How IES approaches visual testing
IES treats VT as the foundation of every inspection record, not as a tick-box ahead of the "real" NDT work. Our non-destructive testing service line covers VT alongside MT, PT, UT, and RT under procedures that name the code, the conditions, and the acceptance criteria for each scope. To discuss a shutdown VT programme or wider NDT scope, contact our team, or see the NDT methods and standards reference for how VT sits alongside the higher-level methods on a typical KSA inspection programme.
Questions buyers ask us
Visual testing is the systematic visual examination of welds, components, and equipment for surface conditions, dimensional features, and visible defects. It is performed under defined lighting, distance, and angle conditions, by an inspector certified for the method, against acceptance criteria from the applicable code. VT is the most widely used NDT method because almost every higher-level NDT requires a clean VT pass first.
ASME Section V requires a minimum of 1000 lux (100 ft-candles) at the examination surface for direct visual testing, with the inspector positioned within 24 inches of the surface and at an angle of no less than 30 degrees from the surface plane. The lighting requirement is audited, the distance is audited, and the angle is audited. Procedures should describe how the inspector confirms each condition on site, not just declare it.
Direct VT is performed by the inspector standing within close distance of the test surface and viewing it directly. Remote VT is performed using cameras, borescopes, drones, or other aided viewing where the inspector cannot stand directly in front of the surface. Remote VT requires its own procedure, equipment calibration, and resolution checks, because the standard lighting and angle requirements do not transfer directly.

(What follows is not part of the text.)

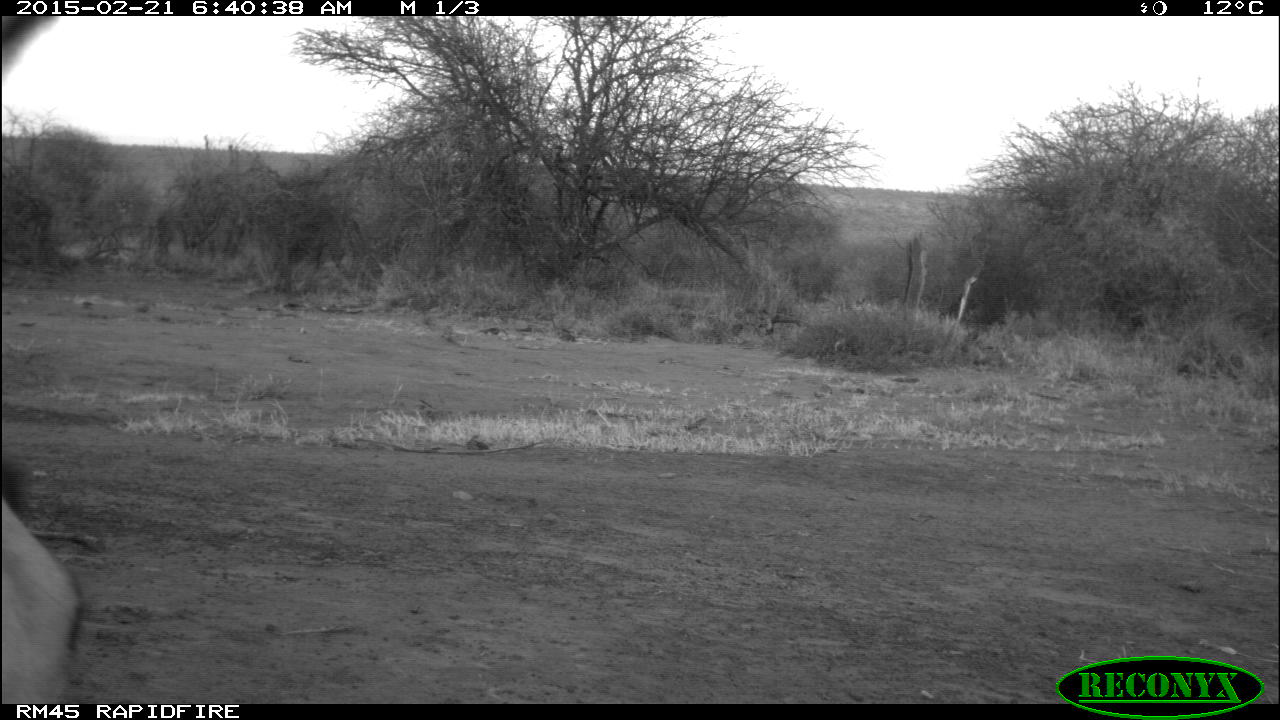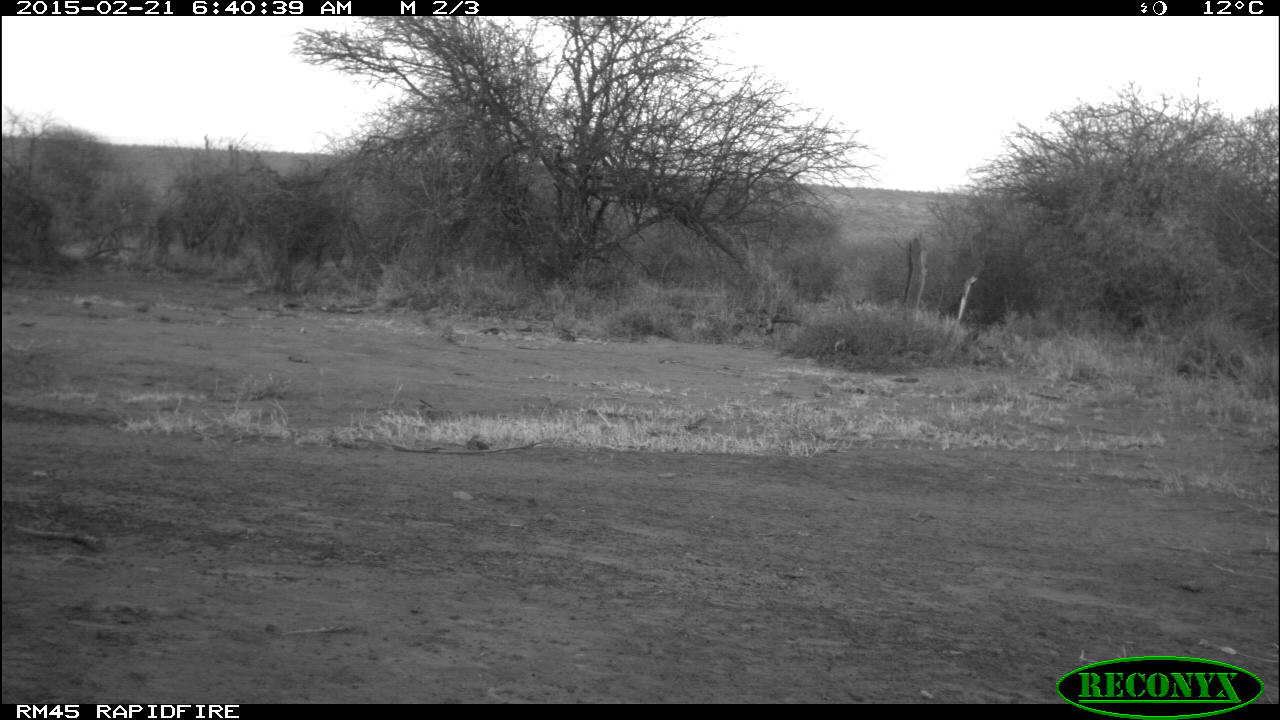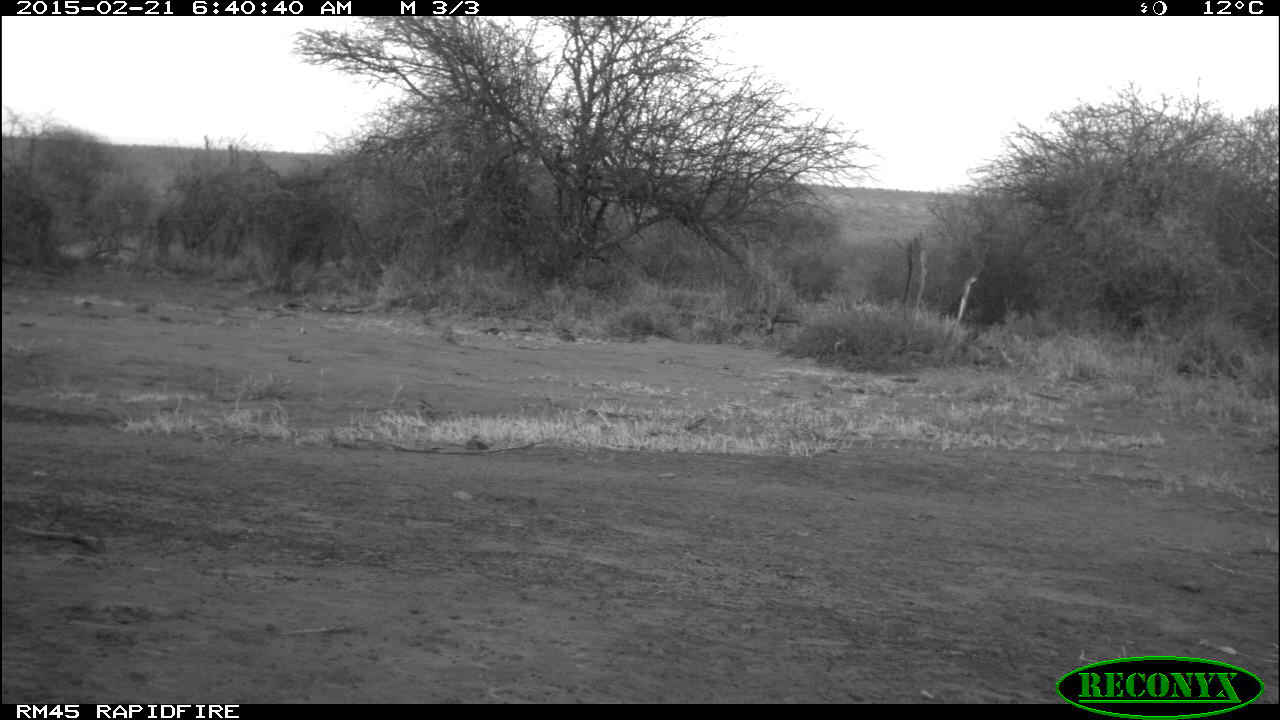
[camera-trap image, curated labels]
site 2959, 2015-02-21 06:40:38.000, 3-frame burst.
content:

Acceptance criteria are set by the applicable code, not by the inspector. ASME Section VIII Division 1 has its own criteria for pressure vessel welds, API 570 for piping in service, API 653 for storage tanks, and AWS D1.1 for structural welds. The VT procedure names the code and the acceptance criteria explicitly, and the inspection report references the criteria for each finding. A finding that is not against a named criterion is not a defect, even if it looks like one.

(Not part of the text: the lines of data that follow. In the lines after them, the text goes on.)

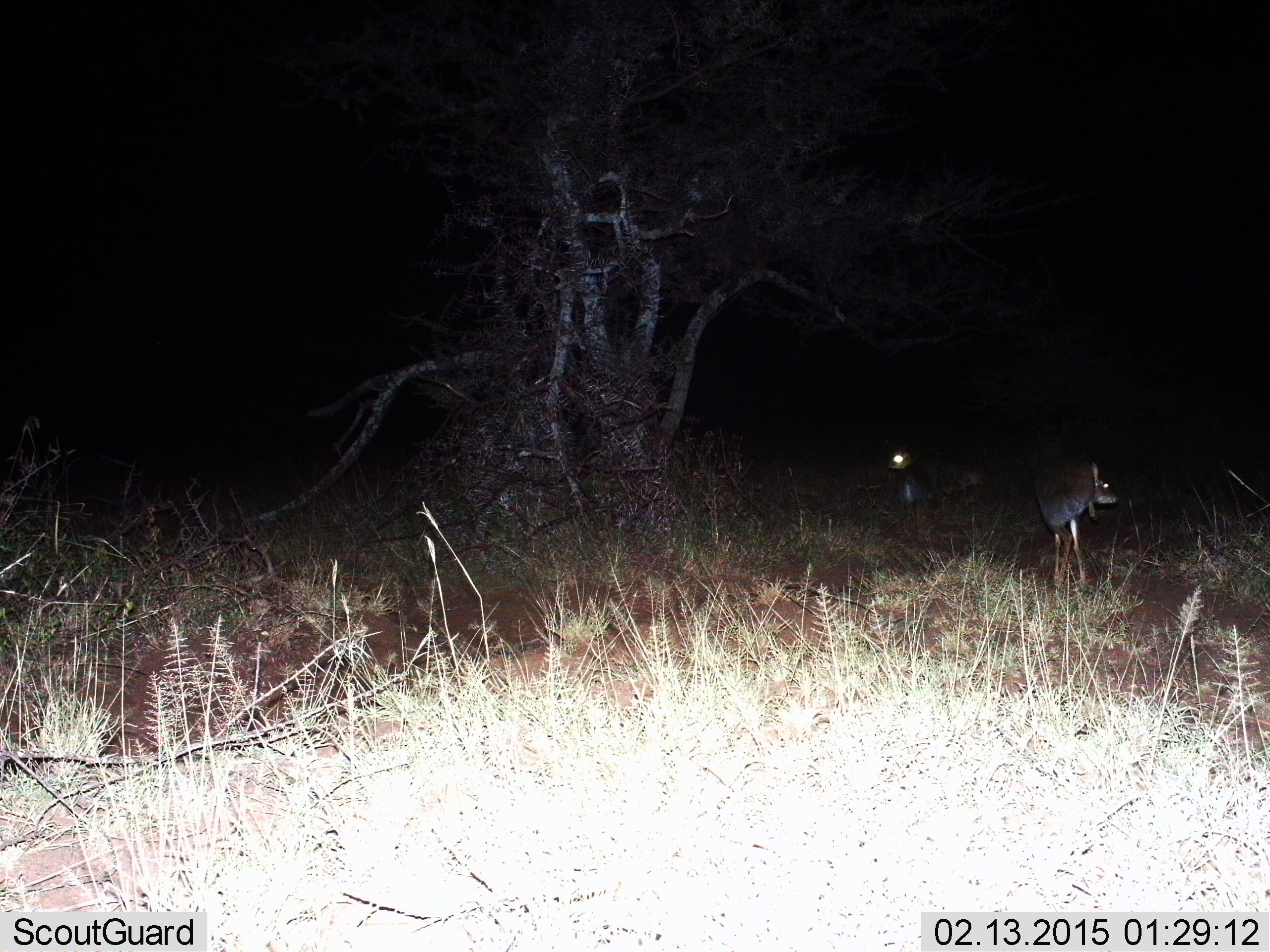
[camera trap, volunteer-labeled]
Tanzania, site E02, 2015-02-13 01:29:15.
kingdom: Animalia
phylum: Chordata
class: Mammalia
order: Artiodactyla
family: Bovidae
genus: Madoqua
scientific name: Madoqua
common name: dikdik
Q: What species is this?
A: Dikdik (Madoqua).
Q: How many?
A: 2.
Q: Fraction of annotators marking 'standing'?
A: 83%.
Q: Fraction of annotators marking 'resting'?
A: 0%.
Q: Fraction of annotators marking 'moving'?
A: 33%.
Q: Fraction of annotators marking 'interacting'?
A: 0%.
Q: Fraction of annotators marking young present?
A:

Almost every higher-level NDT method assumes a credible VT result first. A weld that fails VT does not progress to UT, RT, or PAUT. A VT pass that should have been a fail leaks downstream into every other inspection record on that weld. Operators audit VT procedures, lighting evidence, and inspector qualification because the integrity of the rest of the inspection record depends on getting the visual call right.